Degrees: JD, Northeastern, 1983; LLM, Harvard, 1992. Credentials: Extensive litigation in Massachusetts courts, US immigration courts, district courts, circuit courts of appeal, and amicus briefs for the US Supreme Court. Titles: Thomas F. Carney Distinguished Scholar; Faculty Director of the Rappaport Center for Law & Public Policy; Director of the International Human Rights Program; Associate Director of the BC Center for Human Rights and International Justice. Writing: Author or editor of eight books, including the forthcoming Deportation World (Harvard), thirty-five law review articles, thirty book chapters, and op-eds in the New York Times and Washington Post.
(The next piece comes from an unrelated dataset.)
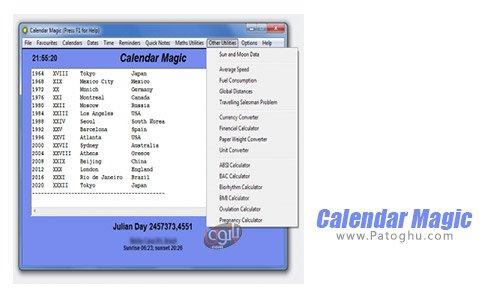 دانلود نرم افزار Calendar Magic برای ویندوز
The Idea: Deportation, broadly defined, is evolving globally as a major way to deal with undocumented migrants—and, especially in the US—with legal immigrants convicted of petty lawbreaking. The practice, though a quintessential aspect of nation-state sovereignty, is becoming internationalized, with idea-sharing, cooperation across national borders, and training and funding of immigration agencies in poorer countries by richer ones. Because it can split up families and send people to countries where they lack connections or job prospects, and because many deportees don’t receive due process before their removal, deportation can be a rule-of-law and human rights catastrophe that demands a clear response in international law.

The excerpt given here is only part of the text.